Common upper limb injuries in skiing and snowboarding

Reviewed By Doctors of Asia Medical Specialists

(Last updated on: January 21st  2021) 

Recently, Hong Kong has loosened its COVID pandemic restrictions for travellers returning to the city. Many Hong Kong residents have longed for overseas travel over the last 3 years. 

Many people are taking ski trips with the upcoming Christmas and Chinese New Year holidays. However, popular winter sports like skiing and snowboarding are associated with a high number of orthopaedic injuries in the upper limb.

What are the common injuries in skiing and snowboarding?
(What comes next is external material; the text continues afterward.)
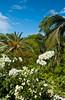 Tropical vegetation on the Grand Cayman Islands.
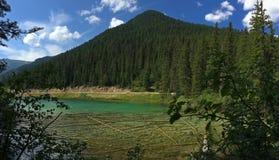 Озеро в канадских скалистых горах - национальный парк Kootenay стоковые фотографии rf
Upper limb injuries account for 20% of all injuries in skiers and snowboarders. Common injuries include wrist fractures, forearm fractures, clavicle fractures, thumb ligament injuries, shoulder dislocations and elbow dislocations. A survey conducted in Japan interviewed 6,837 injured snowboarders and 2,175 injured skiers. Of these, 40% of snowboarders and 16.6% of skiers suffered fractures or dislocations in the upper extremities.  

Common upper limb injuries in skiing and snowboarding

The most frequent fracture sites in snowboarders are wrist fractures, which account for 62% of all fractures. For skiers, the most common fracture site is the clavicle. Elbow and shoulder dislocation are typical injuries for both sports. However, dislocations are more common in snowboarders compared to skiers. Studies from both USA and Japan found snowboarders have a significantly higher ratio of upper limb injuries compared to skiers, especially in the case of wrist and forearm fractures. The main explanation found was that 93% of snowboarders did not receive any formal lessons or training from professional instructors.  

Wrist fractures

Wrist fracture results from falling on an outstretched hand. The patient will typically notice wrist pain, swelling, bruising, or even wrist deformity. In severe cases, the fracture could cause damage to the nerves and blood vessels in the wrist.

Diagnosis is usually made with simple x-rays of the injured wrist. A fracture would be preliminarily treated with a temporary cast or splint, ice therapy, elevation and an arm sling. Afterwards, your orthopaedic doctor would advise on the final treatment: cast or surgery. The cast is usually kept for 6 weeks for the bone to heal. After 6 weeks, the cast is removed, and physiotherapy starts to move the wrist and gradually build up its strength of the wrist. For patients who require surgery, the wound usually heals within 2 weeks, and physiotherapy can start immediately after surgery. The fracture usually takes 6-8 weeks for both treatments to heal. The patient can usually resume sporting activities after completing physiotherapy, approximately 3 to 4 months after injury.

Forearm fractures

Another common fracture found in snowboarding and skiing is the forearm fracture. These tend to occur in younger patients aged 10-20 years old. This fracture results from a direct blow (hit) against the forearm.  This can also associate with dislocation of the elbow and wrist joints.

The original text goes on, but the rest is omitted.